____ EXCERPT TO READ

A Freeing Space: Our Seventeenth Annual Look at Debut Poets

by
Dana Isokawa
From the January/February 2022 issue of
Poets & Writers Magazine

Cheswayo Mphanza
The Rinehart Frames
University of Nebraska Press
(Sillerman First Book Prize for African Poets)

How do I reach a home aside from the imagination?
An image insists.

—from “Frame Eleven”

How it began: For a while I truly believed I was going to be a doctoral candidate in cinema studies and not have anything to do with poetry or any kind of literary writing for a while. So after graduating from my MFA program at Rutgers University–Newark in 2018, I took the summer to absorb and learn as much as I could about the craft and history of cinema. I spent a lot of my time going through second wave Iranian cinema (particularly the films of Abbas Kiarostami and Forough Farrokhzad), postcolonial and new wave African cinema (Ousmane Sembène, Djibril Diop Mambéty, Abderrahmane Sissako, Moussa Touré, Andrew Dosunmu, and Mahamat-Saleh Haroun, among a few), and Russian cinema with the works of Mikhail Kalatozov and Andrei Tarkovsky. Simultaneously, I noticed a narrative aesthetic akin to film language developing in my own writing of poetry. And I think that naturally just started informing my own ideas about poetry and how I was thinking about it as a craft and tradition I was placing myself into. What ultimately triggered a concrete idea of how the book was to be a conversation between art, history, and politics were two films: Abbas Kiarostami’s Taste of Cherry (1997) and Raoul Peck’s Lumumba (2000).

________
____ DATASET SECTION

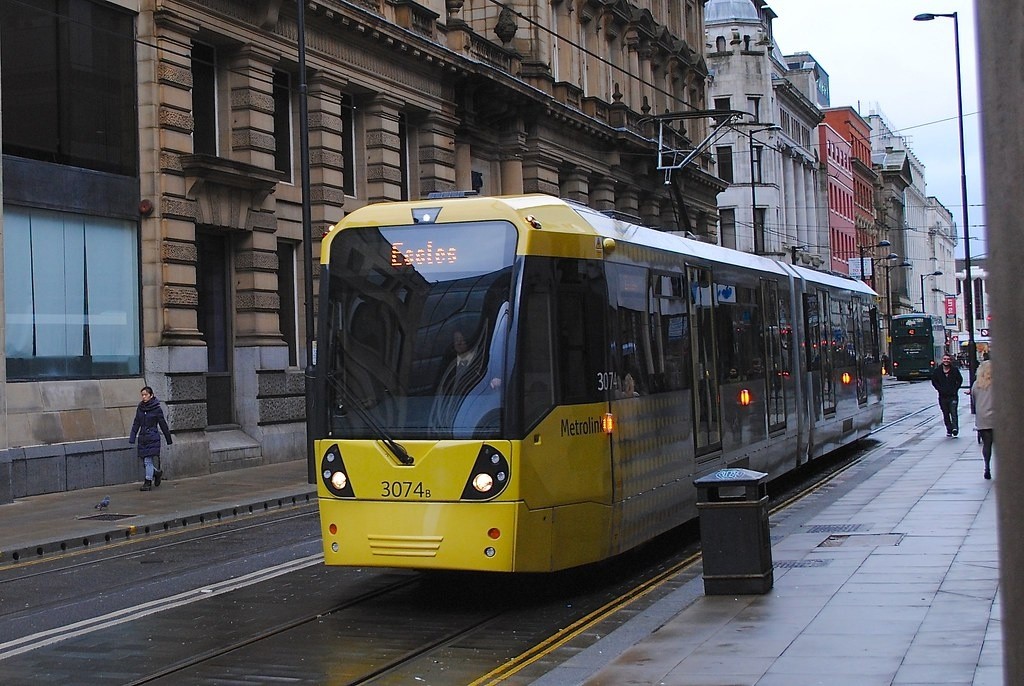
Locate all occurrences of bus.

________

• _SET TASKS_
a: In the debut poets article, write out the part that opens with the words containing "A Freeing Space: Our" and closes with "from the imagination?", swapping "Debut" for "First".
b: In the debut poets article, why did Cheswayo Mphanza spend the summer of 2018 studying the craft and history of cinema? Answer in one to three sentences.
c: Go on with the debut poets article from the point where it stops.

• _ANSWERS FOR THE EXERCISE_
a:
A Freeing Space: Our Seventeenth Annual Look at First Poets

by
Dana Isokawa
From the January/February 2022 issue of
Poets & Writers Magazine

Cheswayo Mphanza
The Rinehart Frames
University of Nebraska Press
(Sillerman First Book Prize for African Poets)

How do I reach a home aside from the imagination?

b: For a while Mphanza truly believed he was going to be a doctoral candidate in cinema studies and leave poetry and literary writing behind. So after finishing his MFA at Rutgers University–Newark in 2018, he used that summer to take in as much as he could about cinema.

c:
Inspiration: I went through a lot of the imagist/objectivist writings of Ezra Pound and Lorine Niedecker. I can barely remember a particular poem by the two if you asked me, but I think I was more so drawn to objectivism/imagism as a theory for getting as close to the poem as possible. It was easy for me to understand the description of a scene in cinema with how the imagist/objectivists framed spaces and people. In these moments that this description happens, what becomes erased or left in the margins? With that in mind, I was led back to the Oulipo, a collective Cathy Park Hong introduced me to. I was enamored by how the Oulipo writers are interested in restraints as a praxis for writing—living. I was beginning to understand how imposed limitations in language—and it being conveyed through writing—mirrored some of my own failures of synchronizing cinema and poetry and the complexity of displaying my Blackness on the page. Hence the book is framed around centos as points of demarcation. Hence I referenced the character of Rinehart in Ralph Ellison’s Invisible Man. And the goal from there became even clearer: to construct a protagonist who was an amalgamation of others as the ultimate restraint because it is making sense of your existence as an act of curation, imitation, hesitation, and all the etceteras attached.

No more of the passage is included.